14 – Fort Bowie (2001)

(This is a part of a series of gleanings from the history of CRC’s 30 years of work; additional posts available here.)

In November 2001, CRC was still commenting on Forest Service proposals and reporting to members on the paving and bridge-building in Cave Creek Canyon, and the General Management Plans for Chiricahua National Monument and Fort Bowie National Historic Site.

Noteworthy for conservation was a plan to restore water at Fort Bowie: thanks to excellent cooperation from the grazing permittee on adjacent BLM land, all of the water from Apache Spring (averaging about 4 to 5 gallons per minute) was to be restored to the riparian corridor, to benefit native vegetation and wildlife. In exchange, water for the rancher’s cattle tank was to be piped from the well at Fort Bowie, an arrangement thought to benefit both the cattle rancher and the National Historic Site.

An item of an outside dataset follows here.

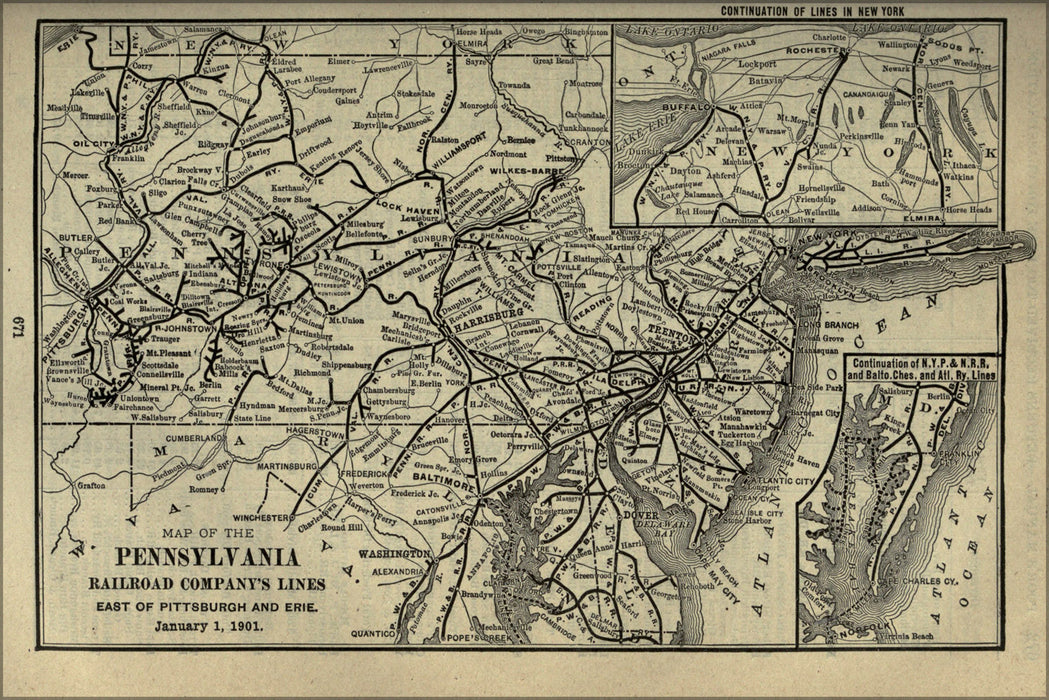 24"x36" Gallery Poster, 1901 Poor's Pennsylvania Railroad Lines East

Apache Spring at Fort Bowie
(Photo by Narca Moore)

The 2001 fire season was quiet, with none of 13 fires exceeding 45 acres. The Baker Burn in the Peloncillo Mountains had to be postponed about a year, due to a combination of political factors and the start of the monsoon season. 

Trails had suffered serious damage caused by the 1994 Rattlesnake Fire, and in 2001 many were still badly eroded and blocked by fallen trees. Trail crews continued to work to improve the trails, and Trail Boss Adrian Cockerell prepared updates for the public, available at the Visitor Information Center.